The Artist © Lee Wan

Lee Daehyung (43), artistic director of the Korean Pavilion at the 2017 Venice Biennale opening in May and art director at Hyundai Motor Company, selected Cody Choi (real name Choi Hyun-joo, 56) and Lee Wan (38) as participating artists for the pavilion. But there was said to be one more participant: a fictional figure named “Mr. K.”

Lee Wan’s solo exhibition 《A Diligent Attitude Towards a Meaningless Thing》 is currently being held at 313 Art Project in Seongbuk-dong, Seongbuk-gu, Seoul. Meeting the artist at the exhibition on the 16th, he said, “I’m on my way back from shipping works to be installed in Venice this morning.”

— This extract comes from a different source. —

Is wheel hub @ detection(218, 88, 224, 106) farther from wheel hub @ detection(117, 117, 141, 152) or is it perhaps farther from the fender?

One of the exhibited works, Mr. K, originated from the flea market in Hwanghak-dong, Jung-gu, Seoul. While collecting old objects in the area, Lee Wan discovered a mother-of-pearl box in 2012. Inside were piles of photographs documenting the entire life of a man believed to have been born in the 1930s.

The photographs captured his childhood, graduation, marriage, children, and eventually the families established by those children after they had grown up. Lee Wan described Mr. K — who was born during the Japanese colonial period and lived through the eras of Syngman Rhee and Park Chung Hee — as “the first generation of Korea’s modernization that fantasized about Western modernity.”

Before submitting the pavilion proposal to the biennale, Lee Daehyung approached Lee Wan as a participating artist. After hearing about Mr. K, Lee sought another artist who could represent the generation between the fictional figure born in the 1930s and Lee Wan, an artist born in the 1980s. He ultimately selected Cody Choi, a Korean-born artist of the 1960s generation who experienced immigrant life in the United States.

Cody Choi represents the second generation, which directly encountered Western culture through overseas travel liberalization and immigration, only to experience a kind of cultural indigestion. Lee Wan, meanwhile, represents the current third generation, capable of maintaining a more critical perspective toward Western culture.

Through these three figures from different generations, the pavilion aims to present a portrait of Korea’s modern and contemporary history.

“In the case of the individual Mr. K, materials related to former presidents collected from Hwanghak-dong — including publications issued by the Japanese Government-General of Korea, presidential appointment letters and medals, handwritten calligraphy, and historical archival materials — will also be presented in parallel,” Lee Wan said.

The artist added that the exhibition space would be designed to resemble a flea market in order to convey the complexity of Korean society. “The exhibition will approach these works not only from an artistic perspective, but also from a historical, social and archival one,” he said.

The biennale will also feature works from the ‘Made In’ series, in which the artist traveled across 12 Asian countries and documented, through video, the process of personally making the components needed for a single meal, including rice, sugar and chopsticks. Another new work draws from the concept of “proper time” in Albert Einstein’s theory of relativity.

“It is similar to how people perceive time differently when they are enjoying themselves versus when they are being punished,” Lee Wan said. “I interviewed people around the world about their memories of breakfast and translated those experiences into numerical values. The work carries a message about recognizing difference.”

Originally trained in sculpture, Lee Wan is also presenting paintings for the first time. The artist hired laborers to apply monochromatic brushstrokes to canvases, onto which he later added graffiti-like marks.

As implied by the title A Diligent Attitude Towards a Meaningless Thing, the works warn of an age of homogenization in which individuals ultimately become conditioned by the structures of labor and consumption imposed by social systems through repetitive and unquestioning diligence.